The hypocholesterolemic effects of phytosterols have not been evaluated in bakery products, and the addition of liposoluble antioxidants to the carrier has never been tested. We investigated the effects of consuming croissants and magdalenas (Spanish muffins) enriched with sterol esters, alpha-tocopherol and beta-carotene on plasma lipid and fat-soluble antioxidant concentrations in normocholesterolemic, habitual consumers of bakery products following their usual diet and lifestyle. Using a randomized, double-blind, placebo-controlled design, the control (C) group (n = 29) received two pieces daily (standard croissant and muffin) and the sterol ester (SE) group (n = 28), the same products with sterol esters added (3.2 g/d) for 8 wk. Total and LDL cholesterol (LDL-C) decreased in the SE group by 0.24 mmol/L (P < 0.01) and 0.26 mmol/L (P < 0.005), respectively, whereas these variables did not change in the control group. The total difference in total and LDL-C changes between groups was 0.38 mmol/L (8.9%) and 0.36 mmol/L (14.7%), respectively (P < 0.001). Within-group changes in HDL cholesterol, triacylglycerol or lipoprotein(a) concentrations did not differ. Similarly, within-group changes over time in plasma tocopherol and carotenoid concentrations did not differ between groups. Our findings suggest that bakery products are excellent carriers for phytosterols, and their consumption is associated with a decrease in total and LDL-C concentrations, with no changes in alpha-tocopherol and beta-carotene.
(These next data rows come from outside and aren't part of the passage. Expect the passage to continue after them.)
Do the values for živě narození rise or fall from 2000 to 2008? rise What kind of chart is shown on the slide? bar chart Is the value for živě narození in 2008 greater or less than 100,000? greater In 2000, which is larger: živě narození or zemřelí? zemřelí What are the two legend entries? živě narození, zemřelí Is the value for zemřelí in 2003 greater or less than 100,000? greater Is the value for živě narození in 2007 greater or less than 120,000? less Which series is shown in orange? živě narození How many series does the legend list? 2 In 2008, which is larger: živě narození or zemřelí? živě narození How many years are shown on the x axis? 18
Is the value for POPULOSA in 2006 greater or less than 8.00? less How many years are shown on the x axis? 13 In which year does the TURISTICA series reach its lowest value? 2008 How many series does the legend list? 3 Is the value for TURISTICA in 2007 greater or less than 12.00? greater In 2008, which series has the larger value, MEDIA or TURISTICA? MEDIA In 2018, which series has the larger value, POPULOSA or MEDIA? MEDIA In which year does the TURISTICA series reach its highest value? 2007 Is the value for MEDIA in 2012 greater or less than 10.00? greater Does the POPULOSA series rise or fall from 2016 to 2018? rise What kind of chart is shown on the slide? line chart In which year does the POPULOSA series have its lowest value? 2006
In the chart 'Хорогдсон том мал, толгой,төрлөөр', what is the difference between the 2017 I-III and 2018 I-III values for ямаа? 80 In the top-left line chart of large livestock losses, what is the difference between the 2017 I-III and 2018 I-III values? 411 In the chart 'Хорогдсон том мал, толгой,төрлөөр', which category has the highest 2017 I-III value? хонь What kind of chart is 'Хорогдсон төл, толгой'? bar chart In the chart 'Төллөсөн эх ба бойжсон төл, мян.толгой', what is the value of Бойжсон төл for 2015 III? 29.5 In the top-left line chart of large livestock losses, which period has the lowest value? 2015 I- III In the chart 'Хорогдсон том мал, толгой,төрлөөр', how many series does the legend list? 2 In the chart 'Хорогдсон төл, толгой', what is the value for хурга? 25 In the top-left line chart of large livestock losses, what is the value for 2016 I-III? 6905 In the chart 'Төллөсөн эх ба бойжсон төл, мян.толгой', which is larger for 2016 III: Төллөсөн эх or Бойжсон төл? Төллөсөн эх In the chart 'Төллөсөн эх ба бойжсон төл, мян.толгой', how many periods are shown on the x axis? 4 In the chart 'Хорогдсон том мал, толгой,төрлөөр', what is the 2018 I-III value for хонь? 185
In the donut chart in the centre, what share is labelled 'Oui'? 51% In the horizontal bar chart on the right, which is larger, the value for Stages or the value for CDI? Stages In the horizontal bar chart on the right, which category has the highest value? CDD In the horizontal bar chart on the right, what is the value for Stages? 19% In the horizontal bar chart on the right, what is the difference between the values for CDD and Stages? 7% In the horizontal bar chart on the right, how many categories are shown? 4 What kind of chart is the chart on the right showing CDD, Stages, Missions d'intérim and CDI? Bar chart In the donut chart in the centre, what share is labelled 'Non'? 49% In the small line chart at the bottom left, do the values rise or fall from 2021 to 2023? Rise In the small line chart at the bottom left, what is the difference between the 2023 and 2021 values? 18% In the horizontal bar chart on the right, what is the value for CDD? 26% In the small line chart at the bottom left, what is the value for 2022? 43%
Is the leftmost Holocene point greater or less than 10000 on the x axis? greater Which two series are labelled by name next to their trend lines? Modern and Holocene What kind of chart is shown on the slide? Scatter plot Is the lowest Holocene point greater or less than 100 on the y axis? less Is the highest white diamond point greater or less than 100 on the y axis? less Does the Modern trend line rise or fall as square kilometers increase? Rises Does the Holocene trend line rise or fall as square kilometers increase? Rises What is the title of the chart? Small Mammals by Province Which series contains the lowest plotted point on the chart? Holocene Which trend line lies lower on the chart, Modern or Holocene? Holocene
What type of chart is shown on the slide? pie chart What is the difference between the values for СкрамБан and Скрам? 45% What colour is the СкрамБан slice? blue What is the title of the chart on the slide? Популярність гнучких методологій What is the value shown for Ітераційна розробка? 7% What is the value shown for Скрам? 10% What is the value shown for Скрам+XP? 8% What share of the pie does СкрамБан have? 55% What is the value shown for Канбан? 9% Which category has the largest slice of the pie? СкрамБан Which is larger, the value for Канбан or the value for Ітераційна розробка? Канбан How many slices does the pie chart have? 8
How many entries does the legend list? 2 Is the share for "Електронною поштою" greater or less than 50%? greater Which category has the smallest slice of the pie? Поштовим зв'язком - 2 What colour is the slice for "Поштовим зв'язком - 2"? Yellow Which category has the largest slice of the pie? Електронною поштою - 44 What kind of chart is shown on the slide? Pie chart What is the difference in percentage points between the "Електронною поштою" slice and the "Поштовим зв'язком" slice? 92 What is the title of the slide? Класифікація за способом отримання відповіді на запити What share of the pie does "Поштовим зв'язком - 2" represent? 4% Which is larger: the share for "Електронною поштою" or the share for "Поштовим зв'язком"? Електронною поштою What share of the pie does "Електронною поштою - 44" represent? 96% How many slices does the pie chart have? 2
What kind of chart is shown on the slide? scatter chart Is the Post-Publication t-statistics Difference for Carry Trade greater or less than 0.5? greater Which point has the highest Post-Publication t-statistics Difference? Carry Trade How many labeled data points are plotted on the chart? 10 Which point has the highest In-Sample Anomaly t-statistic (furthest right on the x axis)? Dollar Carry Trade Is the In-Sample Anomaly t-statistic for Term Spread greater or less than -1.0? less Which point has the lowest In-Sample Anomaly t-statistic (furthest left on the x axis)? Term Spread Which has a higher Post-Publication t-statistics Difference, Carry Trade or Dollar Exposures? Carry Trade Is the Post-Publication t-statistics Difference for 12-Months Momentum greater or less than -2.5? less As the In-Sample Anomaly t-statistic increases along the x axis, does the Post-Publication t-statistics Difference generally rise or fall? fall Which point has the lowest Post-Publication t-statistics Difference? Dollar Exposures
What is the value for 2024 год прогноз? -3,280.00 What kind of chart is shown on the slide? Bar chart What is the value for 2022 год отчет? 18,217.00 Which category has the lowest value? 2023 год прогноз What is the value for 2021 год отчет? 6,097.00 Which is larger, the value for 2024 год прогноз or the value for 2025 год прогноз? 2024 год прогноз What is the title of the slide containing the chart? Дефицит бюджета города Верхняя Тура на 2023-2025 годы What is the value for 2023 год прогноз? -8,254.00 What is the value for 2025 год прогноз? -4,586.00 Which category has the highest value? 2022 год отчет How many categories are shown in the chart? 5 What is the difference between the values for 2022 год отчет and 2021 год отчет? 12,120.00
The ability of bakery products to include sufficient quantities of beta-carotene to compensate for a potential deficiency, and the fact that their efficacy was not associated with the time of day at which they were consumed, are interesting findings.
植物甾醇对胆固醇的降低作用尚未在烘焙食品中得到评估,向载体中添加脂溶性抗氧化剂也从未进行过测试。我们调查了食用富含甾醇酯、α-生育酚和β-胡萝卜素的羊角面包和玛格达莱纳小蛋糕(西班牙松饼)对正常胆固醇水平、经常食用烘焙食品且保持日常饮食和生活方式的人群血浆脂质和脂溶性抗氧化剂浓度的影响。采用随机、双盲、安慰剂对照设计,对照组(C组,n = 29)每天食用两片(标准羊角面包和小蛋糕),甾醇酯组(SE组,n = 28)食用添加了甾醇酯(3.2 g/天)的相同产品,为期8周。SE组的总胆固醇和低密度脂蛋白胆固醇(LDL-C)分别降低了0.24 mmol/L(P < 0.01)和0.26 mmol/L(P < 0.005),而对照组这些变量没有变化。两组之间总胆固醇和LDL-C变化的总差异分别为0.38 mmol/L(8.9%)和0.36 mmol/L(14.7%)(P < 0.001)。组内高密度脂蛋白胆固醇、三酰甘油或脂蛋白(a)浓度的变化没有差异。同样,两组之间血浆生育酚和类胡萝卜素浓度随时间的组内变化也没有差异。我们的研究结果表明,烘焙食品是植物甾醇的优良载体,食用它们与总胆固醇和LDL-C浓度降低有关,而α-生育酚和β-胡萝卜素没有变化。烘焙食品能够包含足够量的β-胡萝卜素以弥补潜在的缺乏,以及它们的功效与食用时间无关,这些都是有趣的发现。